Please note that the browser context entity is only available since version 3.9 of the tracker.

performanceTiming context

If this context is enabled, the JavaScript Tracker will use the create a context JSON from the window.performance.timing object, along with the Chrome firstPaintTime field (renamed to "chromeFirstPaint") if it exists. This data can be used to calculate page performance metrics.

Note that if you fire a page view event as soon as the page loads, the domCompleteloadEventStartloadEventEnd, and chromeFirstPaint metrics in the Navigation Timing API may be set to zero. This is because those properties are only known once all scripts on the page have finished executing. See the Advanced Usage page for more information on circumventing this limitation. Additionally the redirectStartredirectEnd, and secureConnectionStart are set to 0 if there is no redirect or a secure connection is not requested.

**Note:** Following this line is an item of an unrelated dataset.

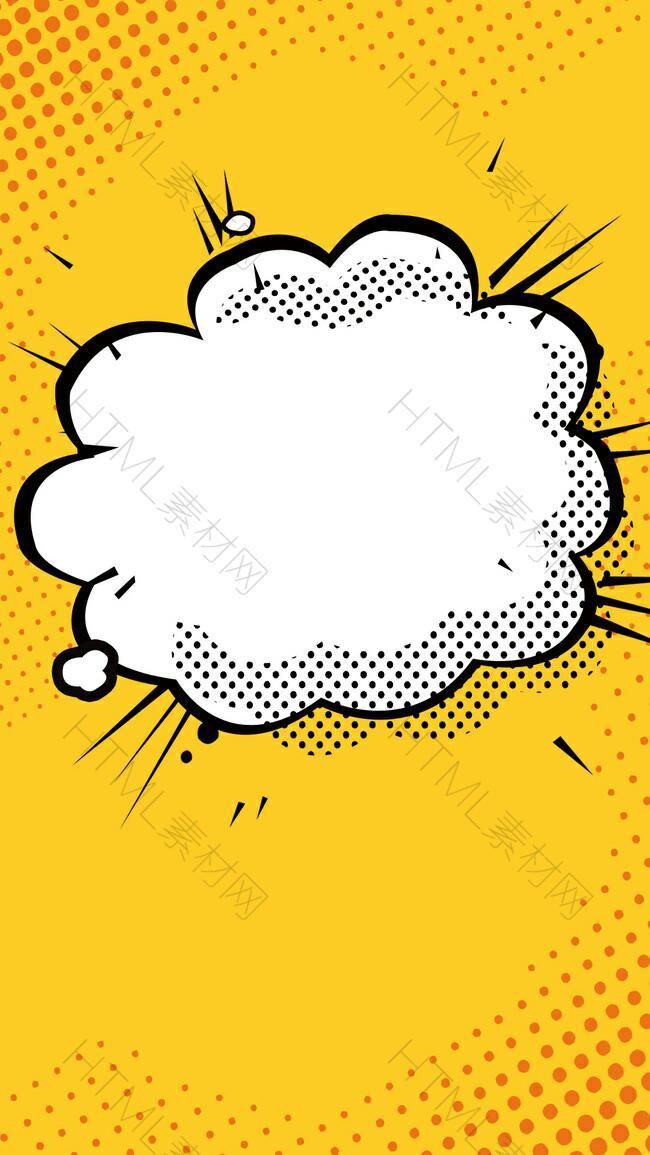 黄色卡通促销活动PSD分层H5背景素材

For more information on the Navigation Timing API, see the specification.

gaCookies context

If this context is enabled, the JavaScript Tracker will look for Google Analytics cookies (specifically the “utma”, “utmb”, “utmc”, “utmv”, “__utmz”, and “_ga” cookies) and combine their values into a JSON which gets sent with every event.

clientHints context

If this context is enabled, the JavaScript Tracker will capture the Client Hints data made available in the browser. See here for browser support.

This is useful data to capture as browsers are moving away from high entropy User Agent strings. Client Hints offer useful information to understand browser usage without the potential to infringe on a users privacy as is often the case with the User Agent string.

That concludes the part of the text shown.